*** EXERCISE MATERIAL
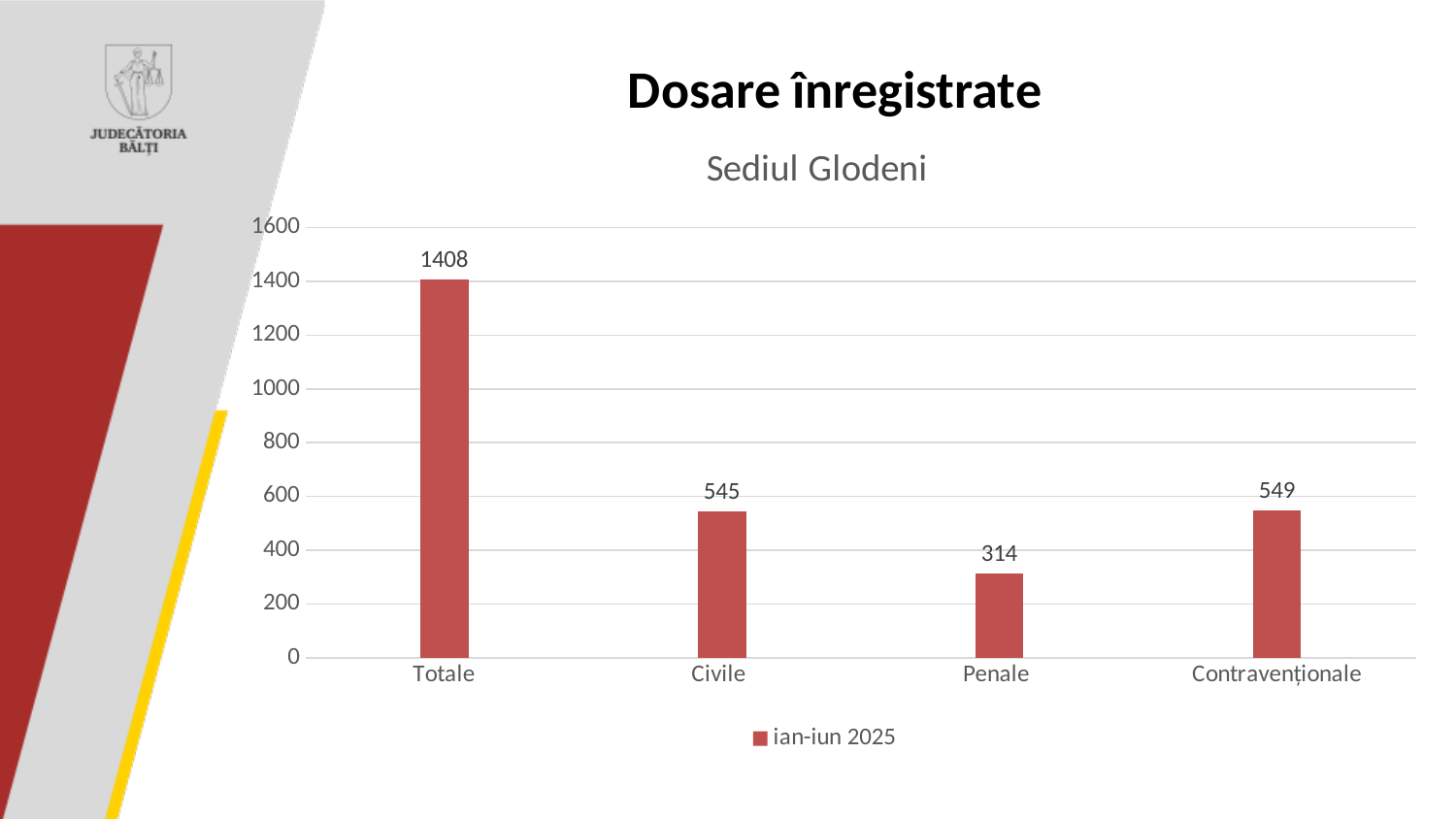
How many categories are shown on the x axis? 4 What series does the legend list? ian-iun 2025 What is the value for Contravenționale? 549 What is the difference between the values for Civile and Penale? 231 What is the difference between the values for Contravenționale and Civile? 4 Which category has the lowest value? Penale What is the value for Civile? 545 What is the value for Totale? 1408 What kind of chart is shown on the slide? bar chart What is the value for Penale? 314 Which is larger, the value for Civile or the value for Penale? Civile Which category has the highest value? Totale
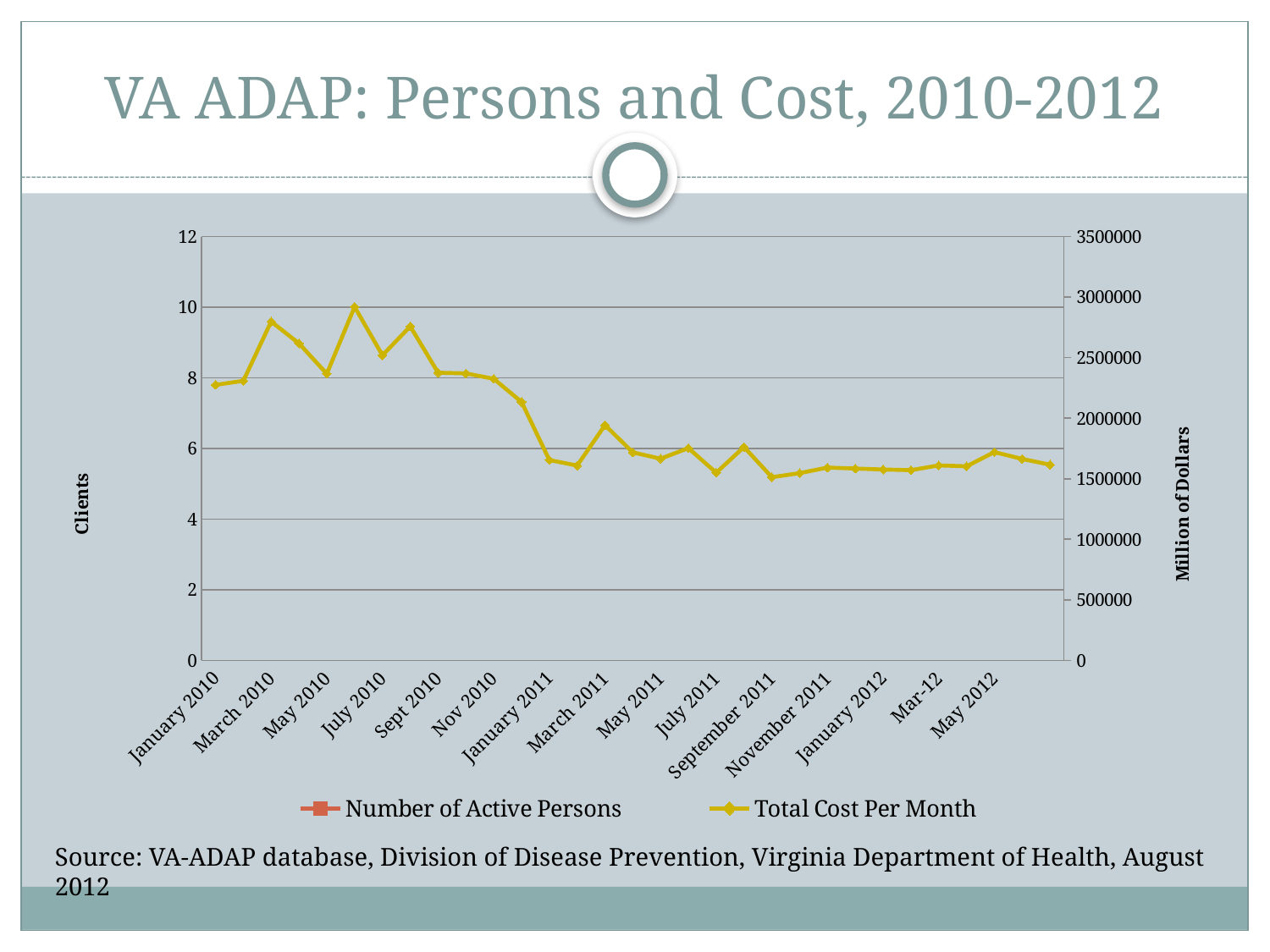
What is the label of the right-hand vertical axis? Million of Dollars Which has the larger Total Cost Per Month, March 2010 or May 2010? March 2010 How many series does the legend list? 2 Is the Total Cost Per Month value for January 2010 greater or less than 2000000? greater Is the Total Cost Per Month value for January 2011 greater or less than 2000000? less What kind of chart is shown on the slide? line chart What is the title of the chart? VA ADAP: Persons and Cost, 2010-2012 Is the Total Cost Per Month value for May 2012 greater or less than 2000000? less Overall, does the Total Cost Per Month line rise or fall from January 2010 to May 2012? fall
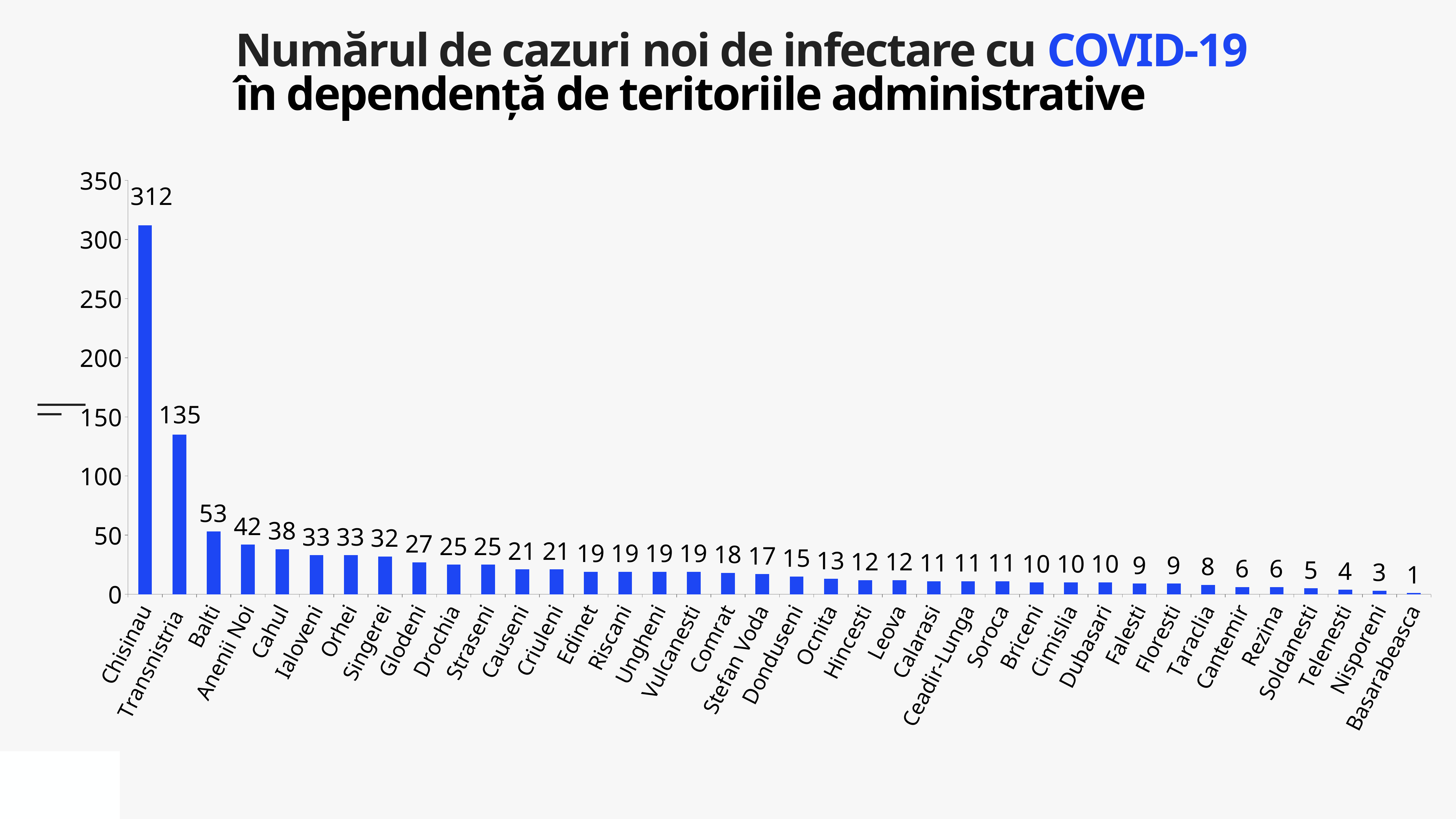
What is the value for Chisinau? 312 Which territory has the highest number of new cases? Chisinau Do the values rise or fall from left to right along the x axis? Fall Which territory has the lowest number of new cases? Basarabeasca What is the difference between the values for Chisinau and Transnistria? 177 What kind of chart is this? Bar chart What is the value for Cahul? 38 What is the value for Transnistria? 135 What is the value for Ceadir-Lunga? 11 What is the difference between the values for Balti and Anenii Noi? 11 Which is larger, the value for Glodeni or the value for Comrat? Glodeni How many territories are shown on the x axis? 38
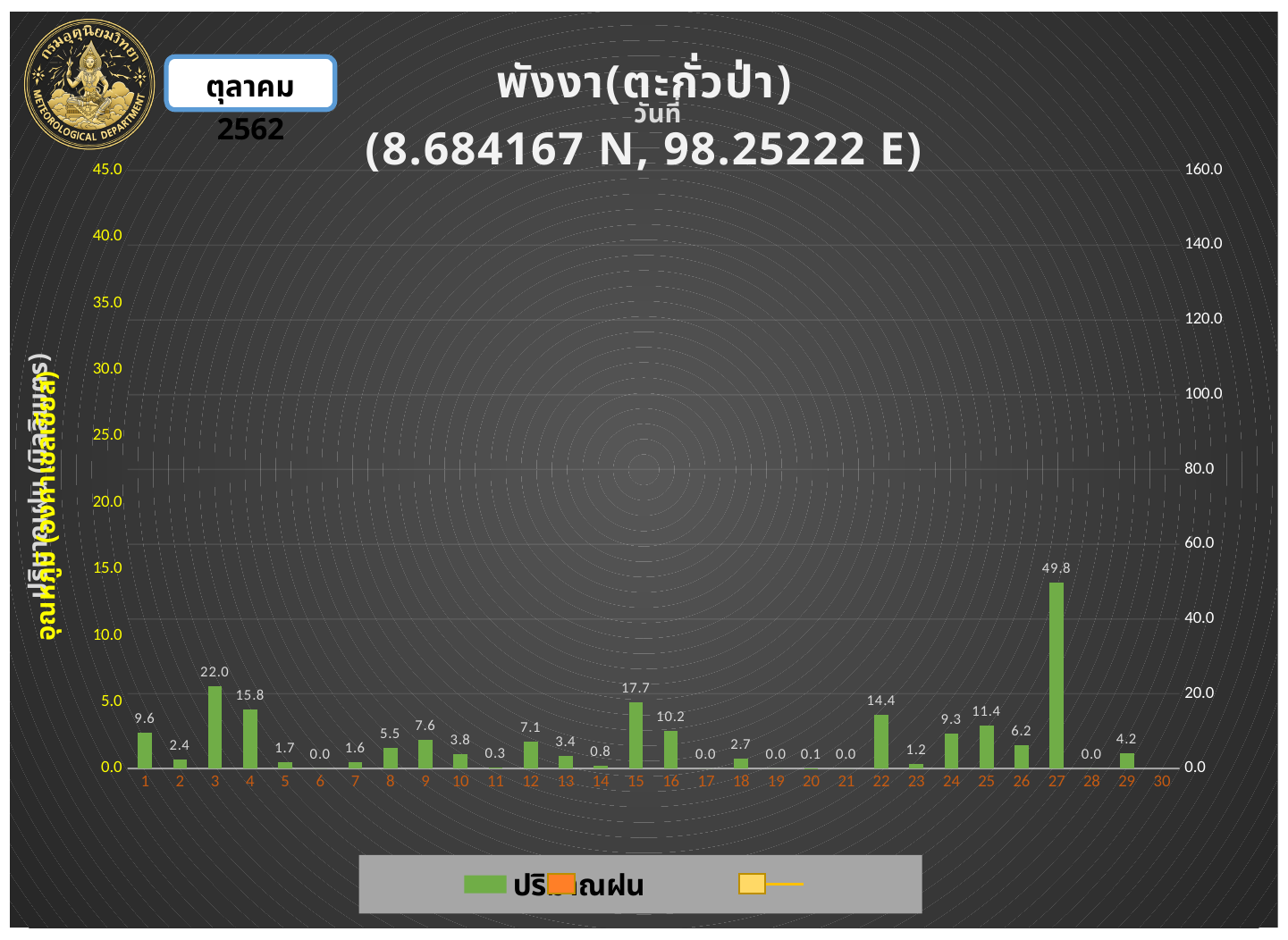
What kind of chart is shown on the slide? bar chart What colour are the bars in the chart? green What is the difference between the values for day 27 and day 3? 27.8 Which day has the highest value? 27 Which is larger, the value for day 15 or the value for day 16? day 15 What is the difference between the values for day 3 and day 4? 6.2 What is the value shown for day 15? 17.7 How many days are labelled along the x axis? 30 What is the value shown for day 3? 22.0 What is the value shown for day 22? 14.4 Which is larger, the value for day 24 or the value for day 25? day 25 What is the rainfall value shown for day 27? 49.8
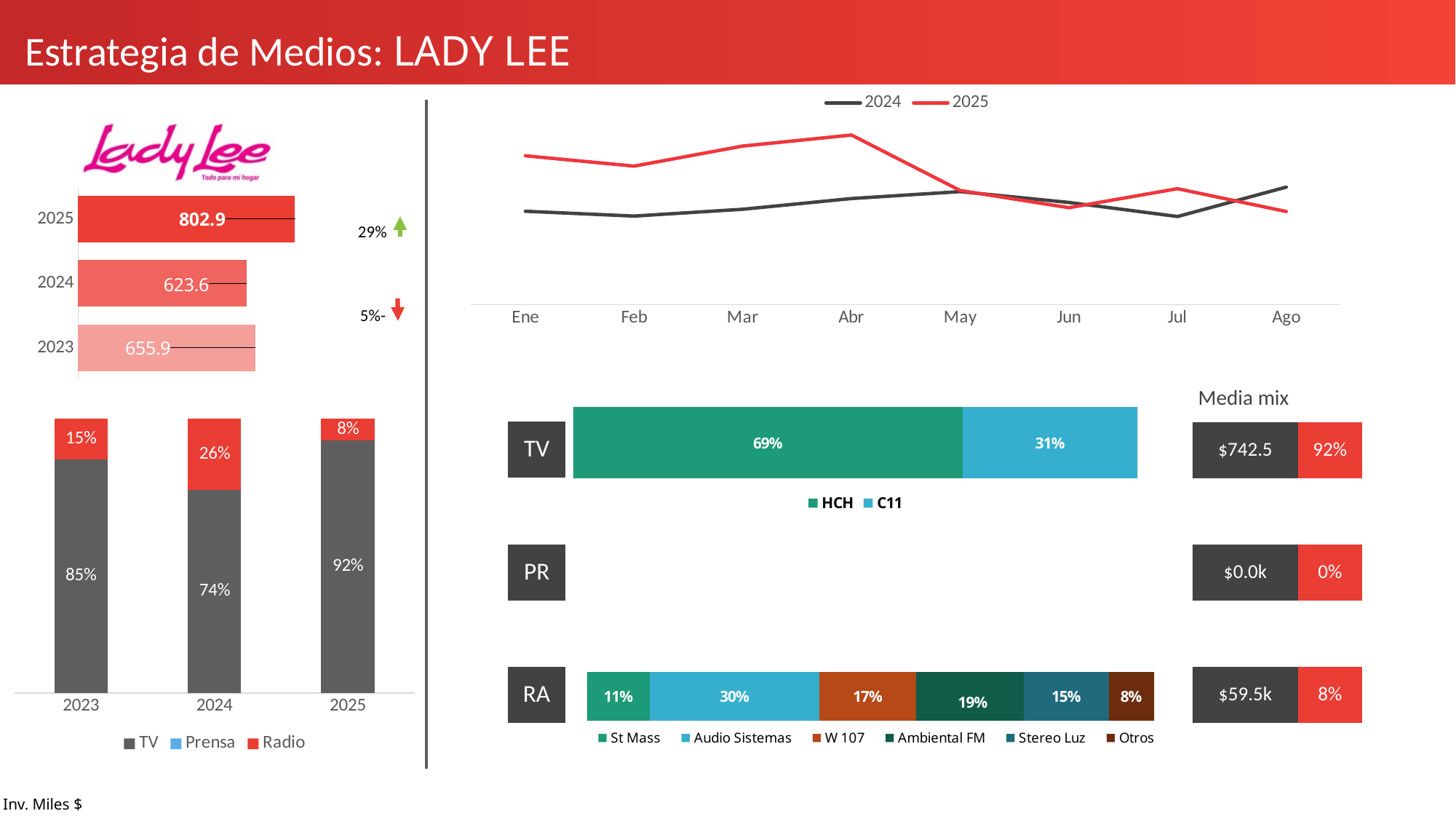
In the stacked bar chart at the bottom left, which year has the highest Radio share? 2024 In the line chart at the top right, how many months are shown on the x axis? 8 In the line chart at the top right, which series is higher in Abr, 2024 or 2025? 2025 How many series does the legend of the stacked bar chart at the bottom left list? 3 In the TV channel split bar on the right, what is the share for HCH? 69% In the yearly investment bar chart on the left, which year has the lowest value? 2024 In the yearly investment bar chart on the left, what is the difference between the 2025 and 2024 values? 179.3 In the line chart at the top right, does the 2025 line rise or fall from Abr to May? fall In the stacked bar chart at the bottom left, what is the TV share for 2024? 74% In the RA (radio) station split bar on the right, which station has the largest share? Audio Sistemas In the Media mix table on the right, what is the investment value shown for RA? $59.5k In the yearly investment bar chart on the left, what is the value for 2025? 802.9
******
> EXERCISE DETAILS
Print every one of the records above word for word, leaving out the pictures.

> RESPONSE FOR THIS EXERCISE
How many categories are shown on the x axis? 4 What series does the legend list? ian-iun 2025 What is the value for Contravenționale? 549 What is the difference between the values for Civile and Penale? 231 What is the difference between the values for Contravenționale and Civile? 4 Which category has the lowest value? Penale What is the value for Civile? 545 What is the value for Totale? 1408 What kind of chart is shown on the slide? bar chart What is the value for Penale? 314 Which is larger, the value for Civile or the value for Penale? Civile Which category has the highest value? Totale
What is the label of the right-hand vertical axis? Million of Dollars Which has the larger Total Cost Per Month, March 2010 or May 2010? March 2010 How many series does the legend list? 2 Is the Total Cost Per Month value for January 2010 greater or less than 2000000? greater Is the Total Cost Per Month value for January 2011 greater or less than 2000000? less What kind of chart is shown on the slide? line chart What is the title of the chart? VA ADAP: Persons and Cost, 2010-2012 Is the Total Cost Per Month value for May 2012 greater or less than 2000000? less Overall, does the Total Cost Per Month line rise or fall from January 2010 to May 2012? fall
What is the value for Chisinau? 312 Which territory has the highest number of new cases? Chisinau Do the values rise or fall from left to right along the x axis? Fall Which territory has the lowest number of new cases? Basarabeasca What is the difference between the values for Chisinau and Transnistria? 177 What kind of chart is this? Bar chart What is the value for Cahul? 38 What is the value for Transnistria? 135 What is the value for Ceadir-Lunga? 11 What is the difference between the values for Balti and Anenii Noi? 11 Which is larger, the value for Glodeni or the value for Comrat? Glodeni How many territories are shown on the x axis? 38
What kind of chart is shown on the slide? bar chart What colour are the bars in the chart? green What is the difference between the values for day 27 and day 3? 27.8 Which day has the highest value? 27 Which is larger, the value for day 15 or the value for day 16? day 15 What is the difference between the values for day 3 and day 4? 6.2 What is the value shown for day 15? 17.7 How many days are labelled along the x axis? 30 What is the value shown for day 3? 22.0 What is the value shown for day 22? 14.4 Which is larger, the value for day 24 or the value for day 25? day 25 What is the rainfall value shown for day 27? 49.8
In the stacked bar chart at the bottom left, which year has the highest Radio share? 2024 In the line chart at the top right, how many months are shown on the x axis? 8 In the line chart at the top right, which series is higher in Abr, 2024 or 2025? 2025 How many series does the legend of the stacked bar chart at the bottom left list? 3 In the TV channel split bar on the right, what is the share for HCH? 69% In the yearly investment bar chart on the left, which year has the lowest value? 2024 In the yearly investment bar chart on the left, what is the difference between the 2025 and 2024 values? 179.3 In the line chart at the top right, does the 2025 line rise or fall from Abr to May? fall In the stacked bar chart at the bottom left, what is the TV share for 2024? 74% In the RA (radio) station split bar on the right, which station has the largest share? Audio Sistemas In the Media mix table on the right, what is the investment value shown for RA? $59.5k In the yearly investment bar chart on the left, what is the value for 2025? 802.9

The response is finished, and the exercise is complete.